Author question:  What inspired you write these stories?

The binding theme of the collection is the enduring and traumatic impact of war on all those who participate in and are swept up by it, whether voluntarily or otherwise. As an English teacher in Saigon who also assisted in the administration of a social welfare project between 1972 and 1974, I soon came to realize that the war was a scarring experience whose effects were permanent. Even those fortunate enough to avoid combat were affected by the war in ways which I could not begin to understand. I have tried in these stories to adhere to Chekhov’s view that it is neither the business nor the prerogative of the writer to judge his characters or the situations in which they find themselves.

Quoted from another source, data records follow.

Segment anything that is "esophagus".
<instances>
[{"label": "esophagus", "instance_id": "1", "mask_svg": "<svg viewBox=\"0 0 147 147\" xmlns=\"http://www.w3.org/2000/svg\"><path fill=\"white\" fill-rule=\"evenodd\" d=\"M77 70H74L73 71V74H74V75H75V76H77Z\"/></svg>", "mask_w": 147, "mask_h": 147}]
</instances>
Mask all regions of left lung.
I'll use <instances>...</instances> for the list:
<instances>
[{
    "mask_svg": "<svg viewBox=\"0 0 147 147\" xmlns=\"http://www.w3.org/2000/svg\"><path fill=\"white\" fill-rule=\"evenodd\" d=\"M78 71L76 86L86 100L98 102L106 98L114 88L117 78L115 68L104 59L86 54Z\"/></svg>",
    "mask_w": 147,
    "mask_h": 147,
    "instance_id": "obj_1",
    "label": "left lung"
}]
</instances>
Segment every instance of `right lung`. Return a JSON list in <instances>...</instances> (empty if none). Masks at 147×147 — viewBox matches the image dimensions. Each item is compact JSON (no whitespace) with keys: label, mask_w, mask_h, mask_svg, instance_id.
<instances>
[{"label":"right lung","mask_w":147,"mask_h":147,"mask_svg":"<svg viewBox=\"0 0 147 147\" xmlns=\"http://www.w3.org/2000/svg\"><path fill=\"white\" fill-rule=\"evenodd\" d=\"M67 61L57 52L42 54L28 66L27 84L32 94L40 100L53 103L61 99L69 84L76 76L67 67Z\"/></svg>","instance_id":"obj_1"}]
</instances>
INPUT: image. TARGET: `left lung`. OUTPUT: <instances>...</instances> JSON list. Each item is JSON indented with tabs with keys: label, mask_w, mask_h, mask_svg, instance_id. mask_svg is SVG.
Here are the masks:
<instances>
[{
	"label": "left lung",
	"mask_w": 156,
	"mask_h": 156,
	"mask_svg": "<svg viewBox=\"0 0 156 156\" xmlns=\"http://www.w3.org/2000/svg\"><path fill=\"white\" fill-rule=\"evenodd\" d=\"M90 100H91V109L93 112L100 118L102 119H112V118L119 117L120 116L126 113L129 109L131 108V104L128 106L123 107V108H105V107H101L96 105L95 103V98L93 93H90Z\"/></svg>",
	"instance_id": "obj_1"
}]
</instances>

Instead, I have simply tried to show those characters as they have struggled to survive and find peace against intractable odds. I hope that in some small way the book succeeds in that endeavor.

Author question: What type of readers would your collection appeal to?

I believe that this collection might interest veterans of the Vietnam era, including Americans and Vietnamese, but also, perhaps, some of our allies in the war, such as the Koreans and Australians. I would hope that the book might also appeal to civilians of the “Vietnam generation,” inasmuch as the collection has on the whole neither a military nor a political bent. Because of the extension of the book back in time to the French occupation of Indochina, perhaps it might have some appeal to Europeans as well. Most of the works written by Americans about Viet Nam have as their typical subject matter the military or journalistic experience, with very few books (Robert Olen Butler’s are notable exceptions) concentrating on the ordinary experience of the average Vietnamese. Yet it is the average, ordinary Vietnamese who are the focus of my collection.

The book might also speak to those who are concerned about our seemingly interminable military engagements in the Middle East. Leaving aside obvious cultural distinctions, it seems to me that the current plight of the Iraqis and the Afghans, particularly the civilians, does not differ in any material respect from that of the Vietnamese during their many wars. It would be my ultimate hope that anyone who is concerned about war in general, and on what war does to the human psyche, might find the collection to be of some value.

The book might also appeal to young people of the post-Viet Nam generation(s), whether American or Vietnamese, who seek to understand the war more fully. These young people, whether descendants of veterans on either side of the war or just people who have an abiding interest in that period in American and Vietnamese history, might find the book useful and rewarding. Such, at least, is my hope.